Sleeping Beauty: Julia Leigh’s Tale (Cannes Film Fest 2011)

Cannes Film Fest 2011 (World Premiere, in Competition)–Australian novelist Julia Leigh makes a curious but fascinating transition to moviemaking with her flawed though suggestive and visually accomplished Sleeping Beauty.

Part of what makes the film unusual is that Leigh shows far greater facility visually and formally than she does with the idiom of moviemaking. The talk is heightened and stylized in a manner that does not always feel right or on. She compensates with some lovely directorial flourishes.

Sundance Selections acquired the movie’s US distribution rights after its world premiere in the competition series of the 2011 Cannes Film Fest, where it received mixed reviews by critics.

Her story about a beautiful though damaged young woman entrapped in the slippery world of high-end sex worker, the movie shows compelling linkage with French director Catherine Breillat’s The Sleeping Beauty. Both are about power, sexuality and mythmaking. The critical difference is that Leigh’s version is deliberately anti-erotic.

Despite a fearless and impressive performance by young actress Emily Browning, the sex here is anything but fun, glamorous, sensual or liberating. It’s brutish and debasing. The conception and power of the performance strikes the right chords of frailty, skittishness and brazen empowerment.

It’s sex as a purely transactional endeavor. When Lucy (Browning), the young college student whose brought to the attention of the madam (Rachael Blake) that operates the high-end bordello, the older woman sternly cautions her: “Whatever you do, don’t think of this as a career.” Make your money, pay off your debts and get out fast, she says.

Given her background–the writer of two acclaimed works of fiction, most prominently “The Hunter“–Leigh has talked about various literary influences of her first movie: Yasunari Kawabata’s “House of the Sleeping Beauties” and Gabriel Garcia Marquez’s “Memories of My Melancholy Whores.”

It seems clear that the film is shaped by two masterpieces of movie modernism: Chantal Akerman’s “Jeanne Dielman” and Luis Bunuel’s “Belle de Jour.” Like the Akerman film, the movie is shaped around process and routine. Leigh hammers the monotony of the interior life of her off-center, inchoate college student.

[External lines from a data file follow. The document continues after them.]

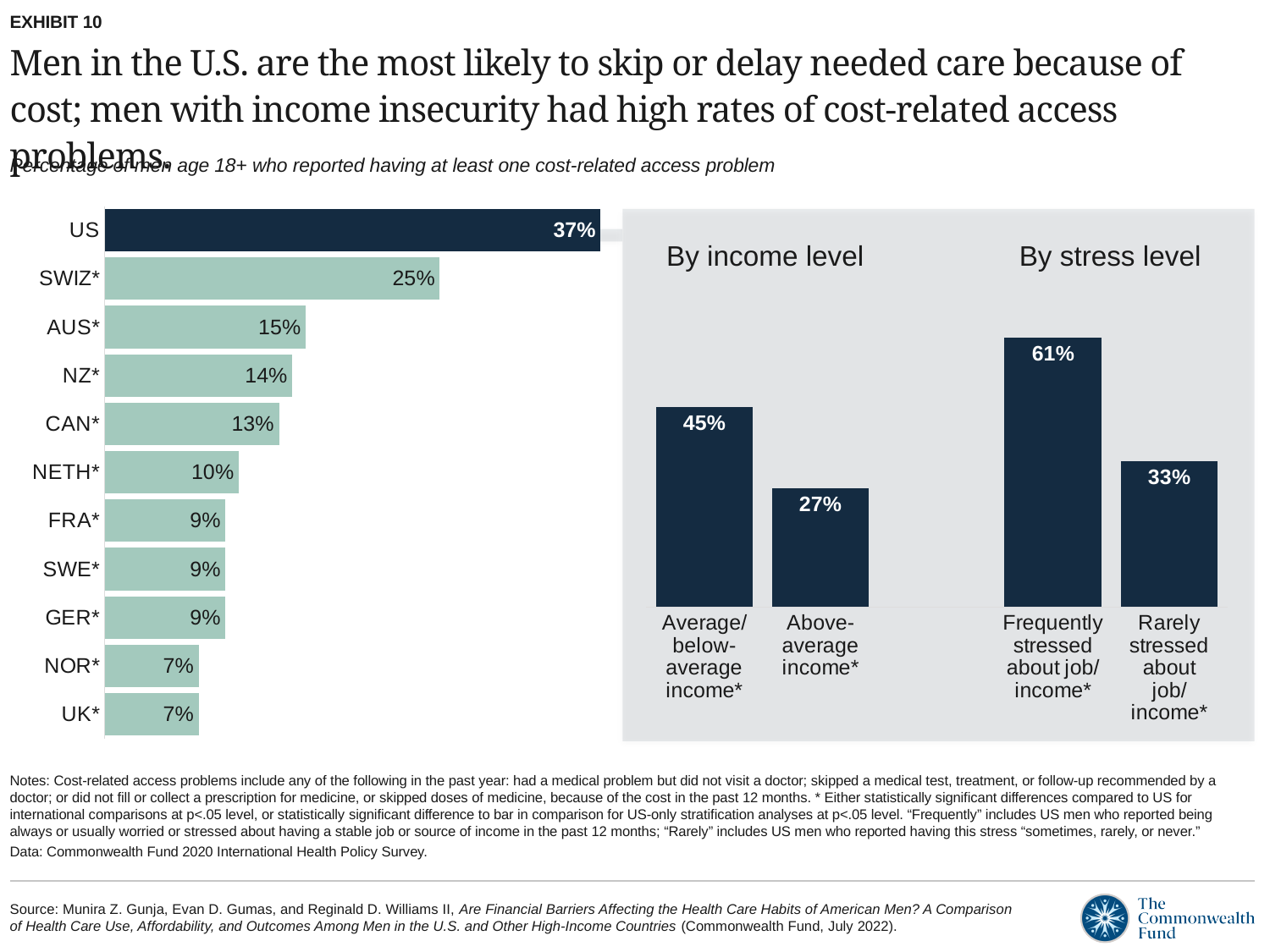
In the 'By income level' chart, what is the difference between the average/below-average income bar and the above-average income bar? 18 percentage points In the country bar chart on the left, what is the value for SWIZ*? 25% In the 'By income level' chart, what is the value for men with average/below-average income? 45% In the country bar chart on the left, what percentage of men in the US reported at least one cost-related access problem? 37% In the country bar chart on the left, which country has the highest value? US In the 'By stress level' chart, which bar is higher, frequently stressed or rarely stressed? Frequently stressed In the country bar chart on the left, which is larger, the value for AUS* or the value for CAN*? AUS* What kind of chart is the country chart on the left of the slide? Bar chart In the 'By stress level' chart, what is the value for men frequently stressed about job/income? 61% In the country bar chart on the left, what is the difference between the US value and the SWIZ* value? 12 percentage points In the country bar chart on the left, what is the value for NETH*? 10% In the country bar chart on the left, how many countries are shown? 11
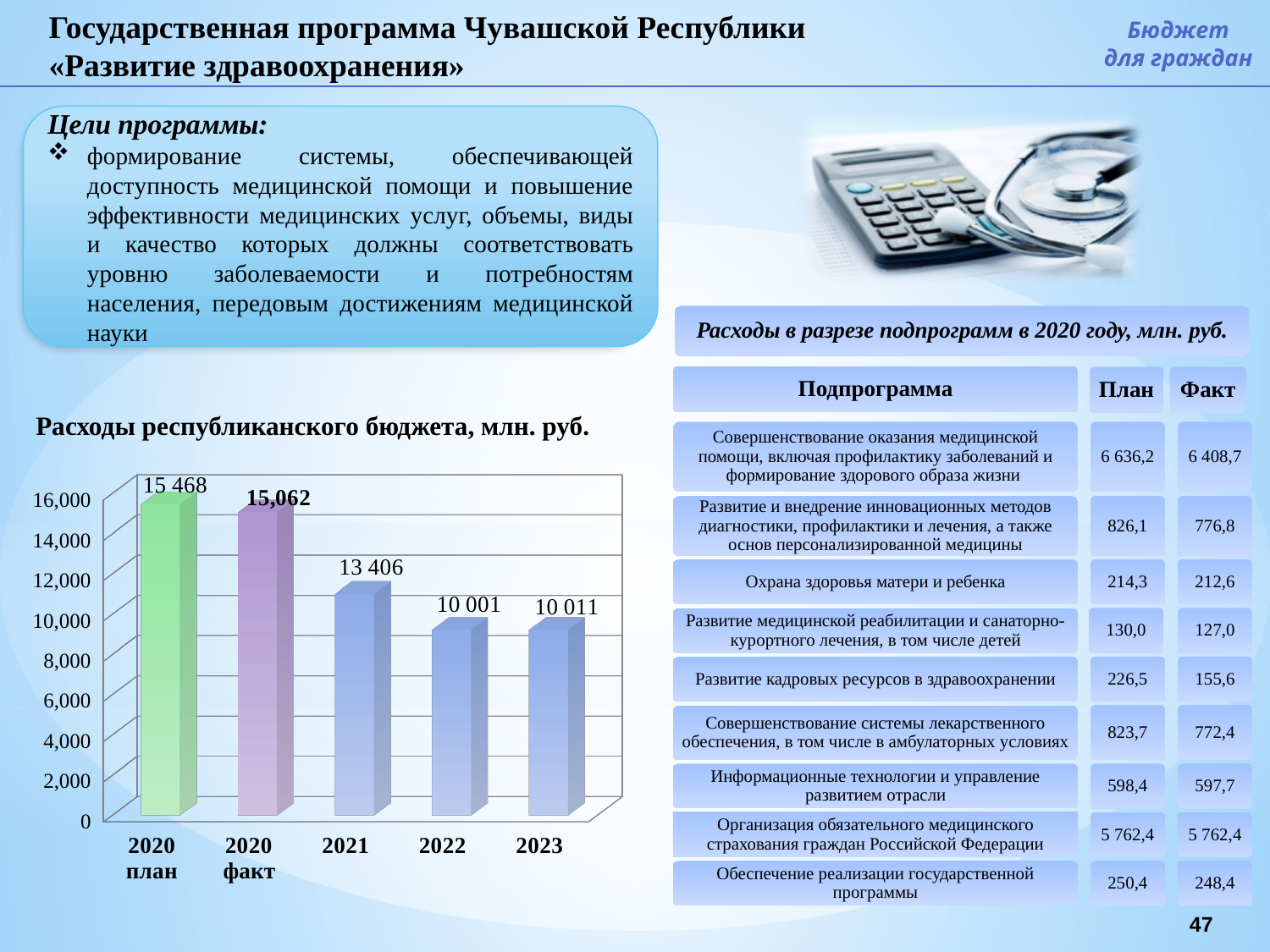
Which category has the lowest value in the chart? 2022 What is the difference between the 2020 план and 2020 факт values? 406 What is the value for 2020 факт in the chart? 15,062 What is the value for 2023 in the chart? 10 011 What is the value for 2022 in the chart? 10 001 How many bars are shown in the chart? 5 Which is larger, the value for 2021 or the value for 2022? 2021 Which category has the highest value in the chart? 2020 план What kind of chart is 'Расходы республиканского бюджета, млн. руб.'? bar chart What is the value for 2020 план in the chart 'Расходы республиканского бюджета, млн. руб.'? 15 468 What is the value for 2021 in the chart? 13 406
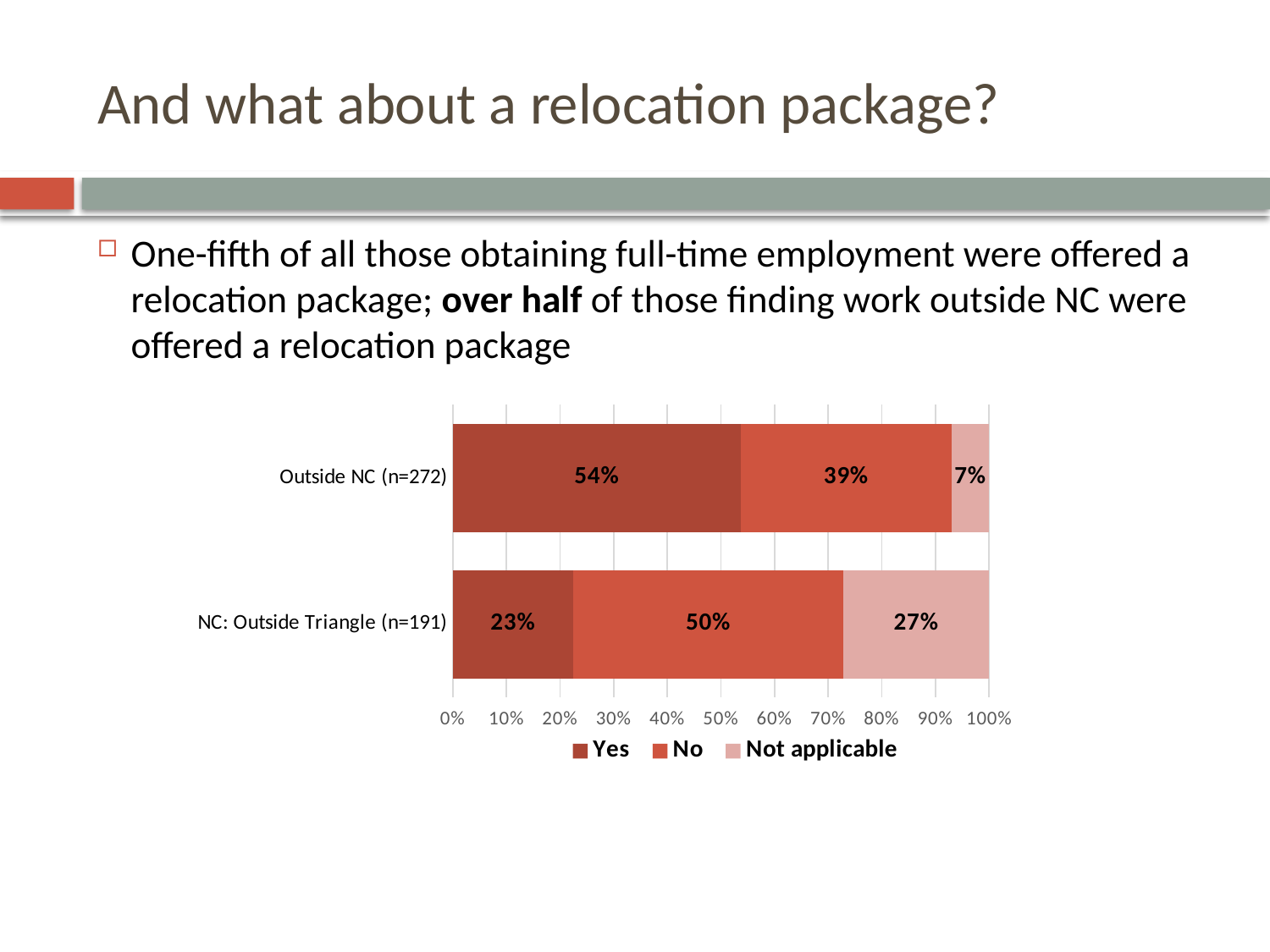
Which category has the lower Not applicable percentage? Outside NC (n=272) What percentage of the Outside NC (n=272) group answered Yes? 54% What is the Not applicable value for Outside NC (n=272)? 7% What is the Not applicable value for NC: Outside Triangle (n=191)? 27% What kind of chart is shown on the slide? Stacked bar chart What is the difference between the Yes percentages for Outside NC (n=272) and NC: Outside Triangle (n=191)? 31 percentage points How many categories are shown on the chart? 2 What are the three legend entries on the chart? Yes, No, Not applicable What percentage of the NC: Outside Triangle (n=191) group answered No? 50% Is the No percentage larger for Outside NC (n=272) or for NC: Outside Triangle (n=191)? NC: Outside Triangle (n=191) How many series does the legend list? 3 Which category has the higher Yes percentage? Outside NC (n=272)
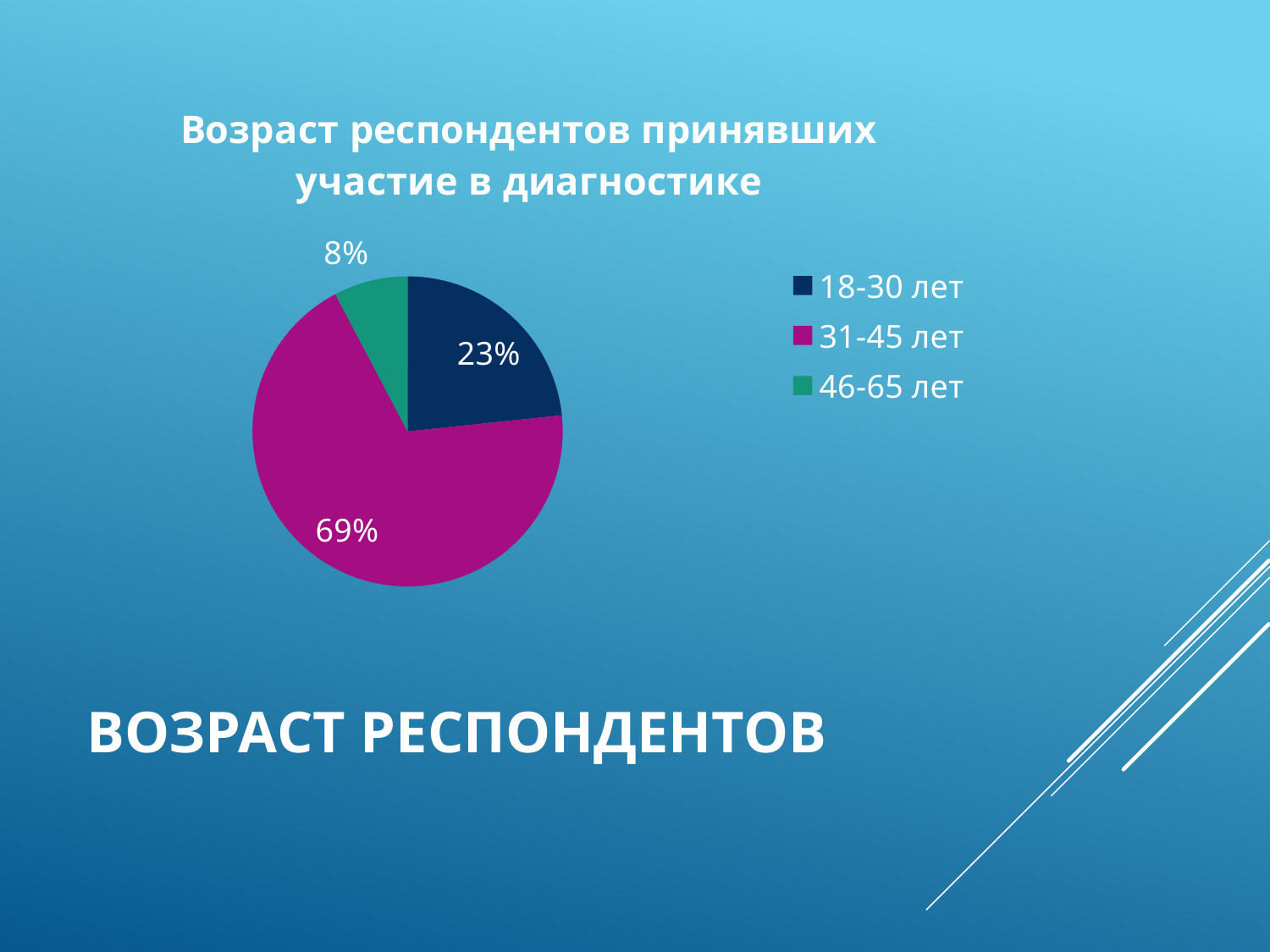
What is the difference in percentage points between the 18-30 лет and 46-65 лет groups? 15 What is the title of the chart? Возраст респондентов принявших участие в диагностике What colour is the slice for 31-45 лет? Magenta Which group has a larger share: 18-30 лет or 46-65 лет? 18-30 лет What is the difference in percentage points between the 31-45 лет and 18-30 лет groups? 46 Which age group has the smallest share of respondents? 46-65 лет How many age groups are shown in the pie chart? 3 What kind of chart is shown on the slide? Pie chart What share of respondents are aged 31-45 лет? 69% Which age group has the largest share of respondents? 31-45 лет What share of respondents are aged 46-65 лет? 8% What share of respondents are aged 18-30 лет? 23%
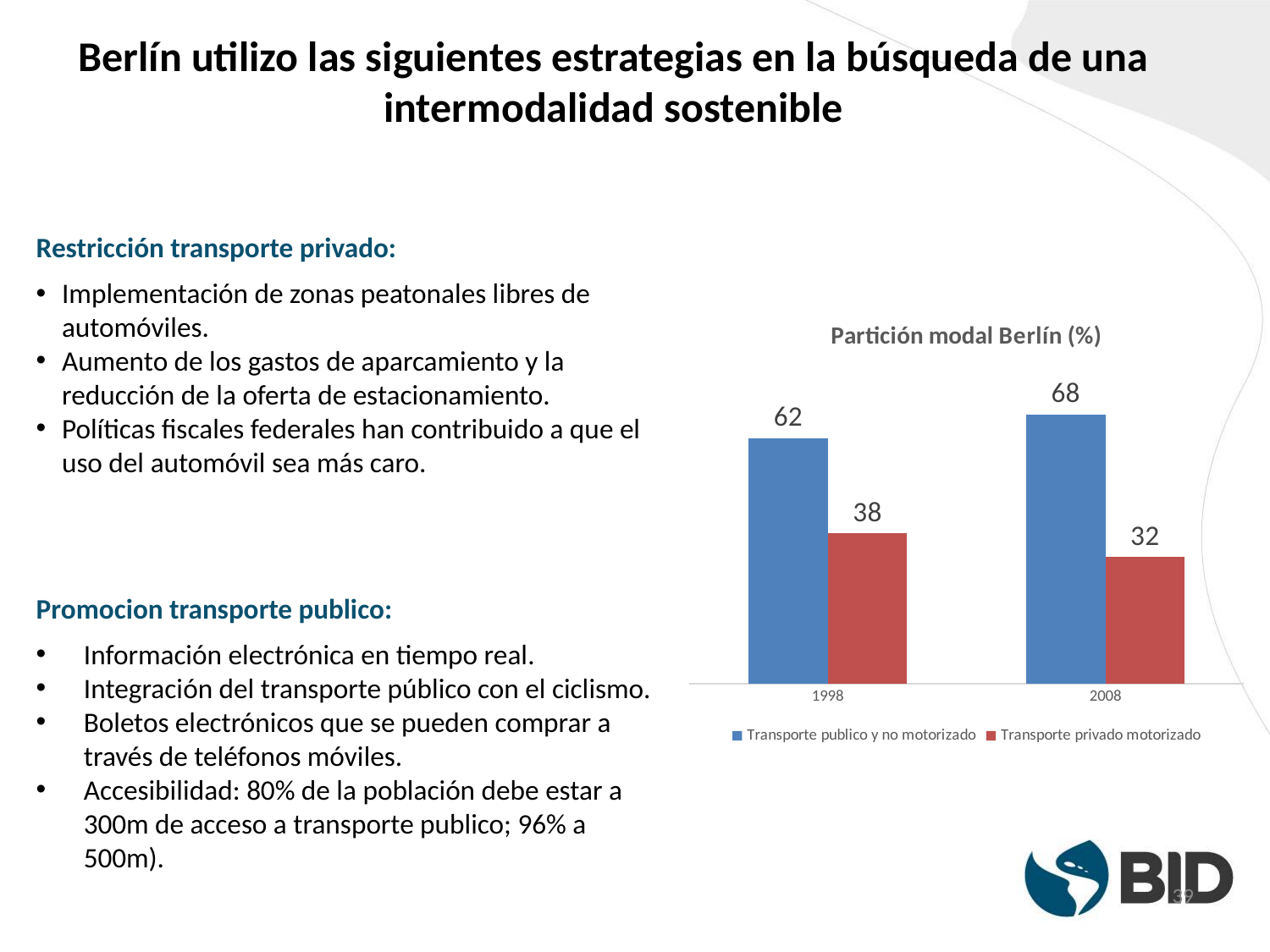
What is the value for Transporte publico y no motorizado in 2008? 68 How many years are shown on the x axis of the chart? 2 Which year has the highest value for Transporte publico y no motorizado? 2008 What is the difference between Transporte publico y no motorizado and Transporte privado motorizado in 2008? 36 What is the value for Transporte privado motorizado in 2008? 32 Which is larger in 1998: Transporte publico y no motorizado or Transporte privado motorizado? Transporte publico y no motorizado How many series does the chart legend list? 2 Which year has the lowest value for Transporte privado motorizado? 2008 What is the value for Transporte publico y no motorizado in 1998? 62 What is the value for Transporte privado motorizado in 1998? 38 What kind of chart is shown on the slide? Bar chart What is the title of the chart? Partición modal Berlín (%)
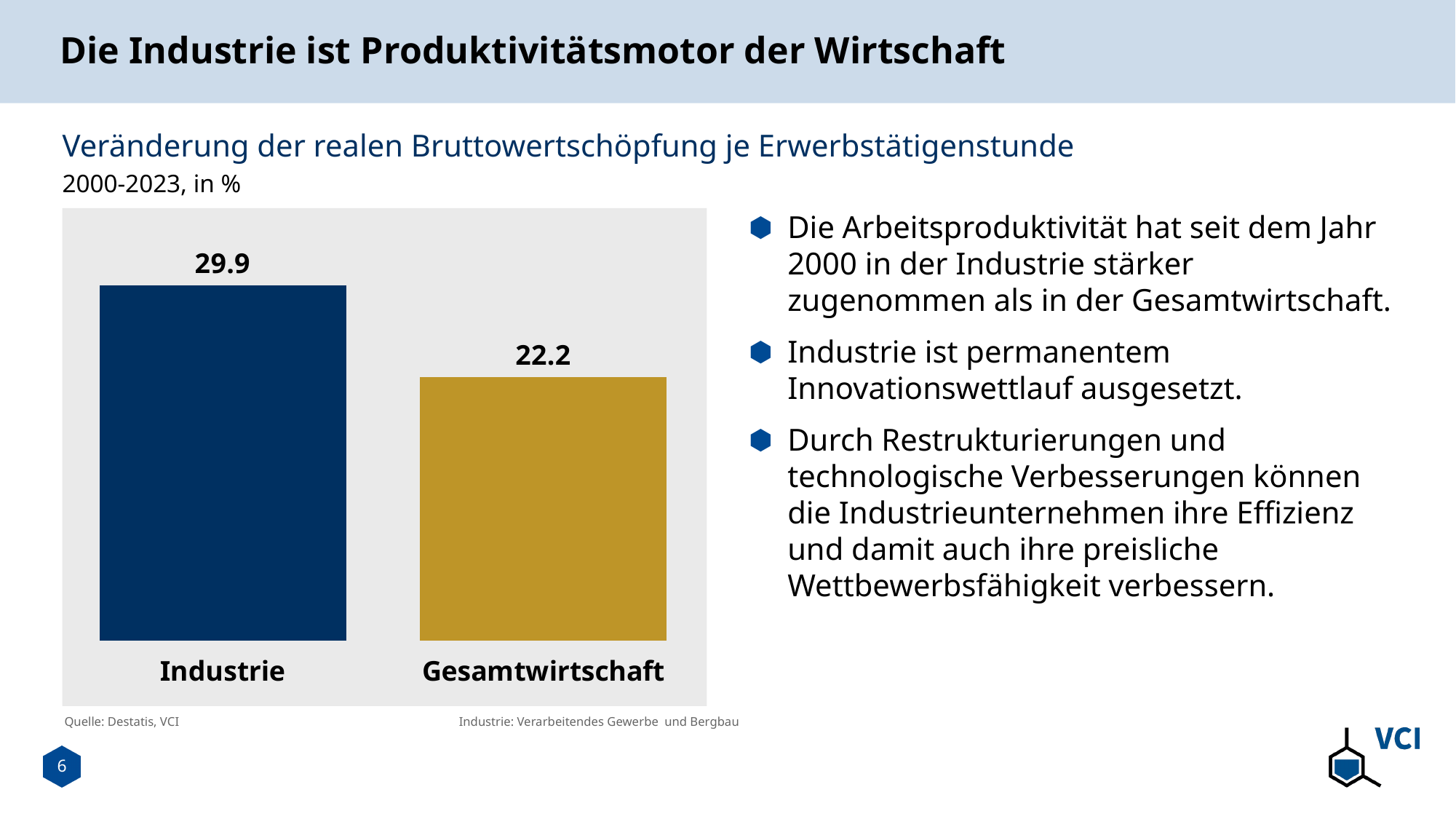
What is the value for Gesamtwirtschaft? 22.2 How many categories are shown in the chart? 2 What is the difference between the values for Industrie and Gesamtwirtschaft? 7.7 What is the value for Industrie? 29.9 What kind of chart is shown on the slide? Bar chart What is the title of the chart? Veränderung der realen Bruttowertschöpfung je Erwerbstätigenstunde What period and unit does the chart subtitle state? 2000-2023, in % Which category has the lowest value? Gesamtwirtschaft Which is larger, the value for Industrie or the value for Gesamtwirtschaft? Industrie Which category has the highest value? Industrie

Rigorously framed and shot by the excellent cinematographer Geoffrey Simpson, Leigh rarely moves the camera. She prefers long takes from a fixed perspective. In the rare times she does move the camera, the effect is devastating, like a moment midway through the film where the camera pulls back from the nighthawk skyline, where Lucy is naked, asleep in bed. The angle and movement are a piercing reminder of the unusual remunerative benefits of her job.

The camera is present, but never distracted. It’s also never passive. Leigh is studying behavior and action, and underlining the cause and effect of her plunge to a strange otherworld. Estranged from her alcoholic mother, Lucy is taking classes at a local university. She works a couple of dead-end jobs, an assistant at a weirdly unpopulated corporate office and a hostess at a coffee bar and restaurant.

She apprentices for the big job by appearing, in an elaborate performance of a make believe virgin decked out in naughty lingerie who backs up a chorus line of dark-eyed beauties who serve a group of wealthy elderly men fancy French dishes and expensive wines in topless outré uniforms. For good measure, the women also avail themselves in sexually debased positions, making the similar orgies from Kubrick’s “Eyes Wide Shut” appear fairly liberating and progressive.

With Lucy now living in the posh apartment and needed to jack up her income, she agrees to the more lucrative stake of high end prostitution, with a twist. She is drugged, placed in bed by her female handler and the older, clearly damaged clients are repeatedly told they are strictly prohibited from vaginal sex.

“Sleeping Beauty” might be considered by some as a feminist tract or a subversive piece of pop art.  But it is rather an intelligent and thoughtful consideration of the anarchic and combustible intermingling of sex and control. The older men are largely pathetic and detestable, but Leigh allows one sharp and compelling act of confession from a prized client (Peter Carroll) that’s a bit of a showstopper though effective all the same.

Leigh actually demands a performance out of the gifted Browning. It’s a startling performance, alternating between tragedy and a wistful self-recognition of who and what she has become.

Browning responds with some remarkable work, dancing on the edge of desire, voyeurism and complicity. She’s beautiful, and fearless in what shows about herself. The movie works because of its refusal to provide easy answers. Lucy is deliberately unmoored; the movie “Sleeping Beauty” is sharp and compelling at navigating that inner and outer space.

The formal style constantly invites us to watch and look over Lucy until the movie’s chilling denouement. “Sleeping Beauty” is a curious work, both cold and intuitive about human nature and primal needs. Most important, it sets the stage for two gifted new creative talents, the filmmaker Leigh and the bold Browning.